En 1951 Getulio Vargas asumió la presidencia democráticamente (había sido depuesto por los militares en 1945) pero ante la presión militar se suicidó en agosto de 1954. Su sustituto, Joao Café Filho no concluyó el periodo porque sufrió un ataque cardiovascular en noviembre de 1955, tres meses antes de entregar el poder. Su sucesor, Carlos Luz apenas duró tres días ya que fue depuesto del cargo por los militares.

En 1961 accedió a la presidencia Janio Quadros, seis meses después renunció a la presidencia, lo sustituyó el vicepresidente Joao Goulart, quien a su vez fue destituido por el golpe militar de 1964 que marcó el inicio de 21 años de regímenes dirigidos por las fuerzas armadas.

En 1967 el mariscal Castelo Branco, uno de los artífices del golpe de Estado de 1964, renunció como presidente el 15 de marzo de 1967 (falleció en julio de ese año en accidente aéreo), su sustituto fue el militar Arthur da Costa e Silva quien quedó inhabilitado en agosto de 1969 al sufrir un accidente cardiovascular (murió en diciembre de ese año), los militares no permitieron que lo relevara su vicepresidente Pedro Aleixo, fue sustituido por una Junta Militar que poco después le entregó el cargo al general Emilio Garrastazu Médici, hijo de señora vasca y padre italiano (en Brasil el primer apellido es el de la madre).
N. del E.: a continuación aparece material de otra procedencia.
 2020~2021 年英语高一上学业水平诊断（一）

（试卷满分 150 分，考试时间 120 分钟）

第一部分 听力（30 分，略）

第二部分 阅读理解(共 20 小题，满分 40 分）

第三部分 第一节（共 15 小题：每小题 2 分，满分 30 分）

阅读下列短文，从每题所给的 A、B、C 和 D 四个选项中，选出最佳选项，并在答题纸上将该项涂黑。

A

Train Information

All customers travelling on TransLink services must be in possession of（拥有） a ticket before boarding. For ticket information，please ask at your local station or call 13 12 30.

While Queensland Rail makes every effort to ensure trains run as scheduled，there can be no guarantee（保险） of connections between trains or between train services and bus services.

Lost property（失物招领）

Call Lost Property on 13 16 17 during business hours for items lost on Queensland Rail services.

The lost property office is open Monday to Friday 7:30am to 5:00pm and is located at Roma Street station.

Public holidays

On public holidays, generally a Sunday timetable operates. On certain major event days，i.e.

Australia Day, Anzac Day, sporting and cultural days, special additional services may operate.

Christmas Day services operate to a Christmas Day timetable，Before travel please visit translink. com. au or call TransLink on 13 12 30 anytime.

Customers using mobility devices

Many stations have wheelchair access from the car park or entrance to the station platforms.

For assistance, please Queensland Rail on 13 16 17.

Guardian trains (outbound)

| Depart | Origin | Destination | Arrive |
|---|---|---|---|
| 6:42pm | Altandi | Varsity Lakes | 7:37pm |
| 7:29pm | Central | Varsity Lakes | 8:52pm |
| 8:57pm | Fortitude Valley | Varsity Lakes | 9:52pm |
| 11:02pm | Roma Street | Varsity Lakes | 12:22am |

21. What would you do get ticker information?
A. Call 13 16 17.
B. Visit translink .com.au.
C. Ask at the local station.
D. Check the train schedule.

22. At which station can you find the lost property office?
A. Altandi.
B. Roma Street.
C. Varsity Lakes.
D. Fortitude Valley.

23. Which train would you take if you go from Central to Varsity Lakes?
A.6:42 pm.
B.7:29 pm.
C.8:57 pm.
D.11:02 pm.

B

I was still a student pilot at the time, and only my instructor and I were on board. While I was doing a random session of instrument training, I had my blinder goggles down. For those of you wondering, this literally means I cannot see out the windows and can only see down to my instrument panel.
Es evidente que los gobiernos dirigidos por militares no emanaban de elecciones democráticas, que se produjeron por miles, los asesinatos, desapariciones, torturas, detenciones ilegales y presos políticos, en ocasiones se gobernaba utilizando poderes excepcionales o disolviendo el Congreso lo que demuestra el poco respeto al Estado de derecho y a las prácticas democráticas a pesar que las elecciones de presidente desde 1967 eran "indirectas".

En 1985, después de muchos años de exigir elecciones directas, resultó electo presidente el carismático Tancredo Neves de 75 años, como si fuera telenovela, doce horas antes de su toma de posesión quedó incapacitado físicamente y falleció días después al no recuperarse de la apendicitis aguda que sufrió. El vicepresidente José Sarney tomo posesión con tal carácter el 15 de marzo, el 21 de abril falleció don Tancredo y Sarney se convirtió en presidente.
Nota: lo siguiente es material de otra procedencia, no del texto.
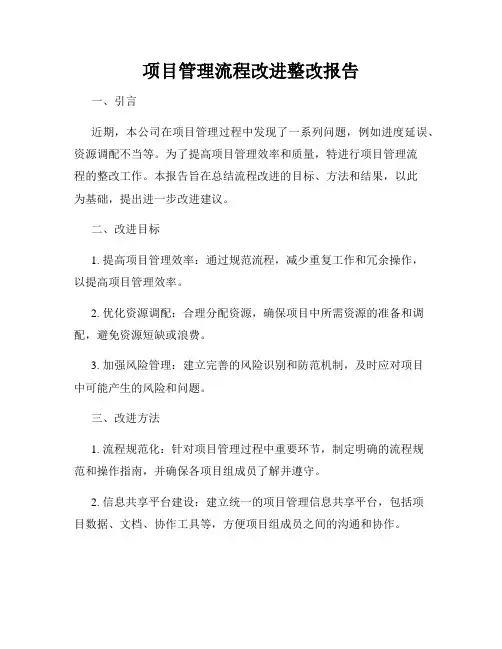 项目管理流程改进整改报告

一、引言

近期，本公司在项目管理过程中发现了一系列问题，例如进度延误、资源调配不当等。为了提高项目管理效率和质量，特进行项目管理流程的整改工作。本报告旨在总结流程改进的目标、方法和结果，以此为基础，提出进一步改进建议。

二、改进目标

1. 提高项目管理效率：通过规范流程，减少重复工作和冗余操作，以提高项目管理效率。

2. 优化资源调配：合理分配资源，确保项目中所需资源的准备和调配，避免资源短缺或浪费。

3. 加强风险管理：建立完善的风险识别和防范机制，及时应对项目中可能产生的风险和问题。

三、改进方法

1. 流程规范化：针对项目管理过程中重要环节，制定明确的流程规范和操作指南，并确保各项目组成员了解并遵守。

2. 信息共享平台建设：建立统一的项目管理信息共享平台，包括项目数据、文档、协作工具等，方便项目组成员之间的沟通和协作。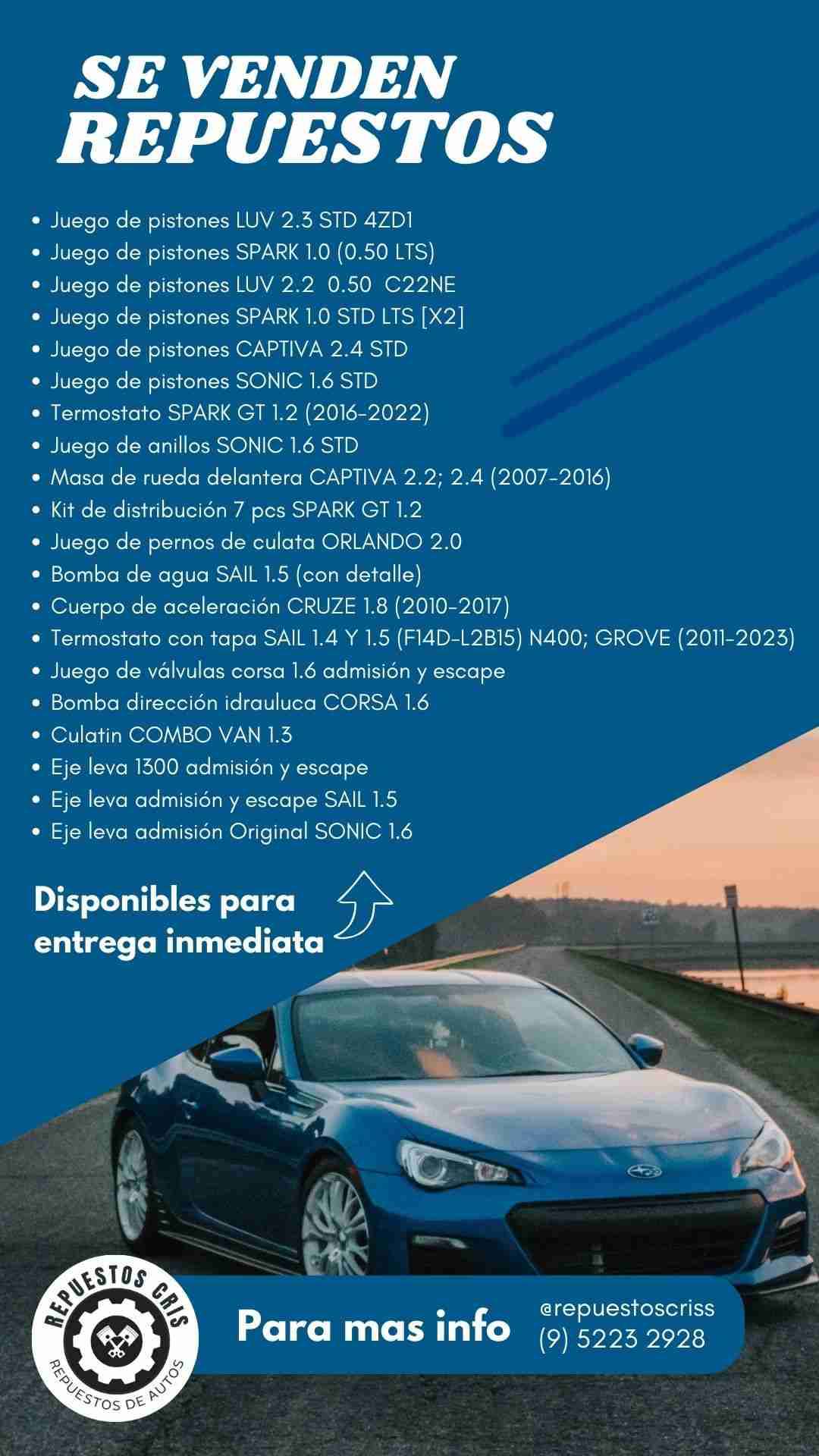 SE VENDEN
REPUESTOS

• Juego de pistones LUV 2.3 STD 4ZD1
• Juego de pistones SPARK 1.0 (0.50 LTS)
• Juego de pistones LUV 2.2 0.50 C22NE
• Juego de pistones SPARK 1.0 STD LTS [X2]
• Juego de pistones CAPTIVA 2.4 STD
• Juego de pistones SONIC 1.6 STD
• Termostato SPARK GT 1.2 (2016-2022)
• Juego de anillos SONIC 1.6 STD
• Masa de rueda delantera CAPTIVA 2.2; 2.4 (2007-2016)
• Kit de distribución 7 pcs SPARK GT 1.2
• Juego de pernos de culata ORLANDO 2.0
• Bomba de agua SAIL 1.5 (con detalle)
• Cuerpo de aceleración CRUZE 1.8 (2010-2017)
• Termostato con tapa SAIL 1.4 Y 1.5 (F14D-L2B15) N400; GROVE (2011-2023)
• Juego de válvulas corsa 1.6 admisión y escape
• Bomba dirección idrauluca CORSA 1.6
• Culatin COMBO VAN 1.3
• Eje leva 1300 admisión y escape
• Eje leva admisión y escape SAIL 1.5
• Eje leva admisión Original SONIC 1.6

Disponibles para entrega inmediata

REPUESTOS CRIS
REPUESTOS DE AUTOS

Para mas info
@repuestoscriss
(9) 5223 2928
En 1988 se aprobó una nueva Constitución, en diciembre de 1989 en la segunda vuelta de las elecciones triunfó Fernando Collor de Mello (derrotó por un margen muy estrecho a Lula da Silva), pero el 29 de diciembre de 1992 tuvo que renunciar después que el Congreso declaró procedente el juicio político en su contra al demostrarse que había incurrido en actos de corrupción.

La presidenta Dilma Rousseff está acusada por mentir con las cifras fiscales y su proceso de destitución está en marcha, el Congreso votará entre abril y mayo si procede; los procesos judiciales en contra de Luiz Inacio Lula da Silva, ex presidente y nuevo ministro designado (en suspenso) acusado de graves actos de corrupción seguirán su curso ya sea ante el juez Moro o en el Supremo Tribunal.

La designación de Lula como ministro se considera por la prensa del mundo como "una vergonzosa búsqueda de impunidad" y "una decisión tan torpe como cínica". El mismo Lula dijo –proféticamente- en 1988: "En Brasil cuando un pobre roba, va a la cárcel; cuando un rico roba se convierte en ministro".

Lula se considera pobre, seguramente es rico, ahora es un ministro que puede terminar en la cárcel y su proyecto presidencial del 2018 en un fracaso.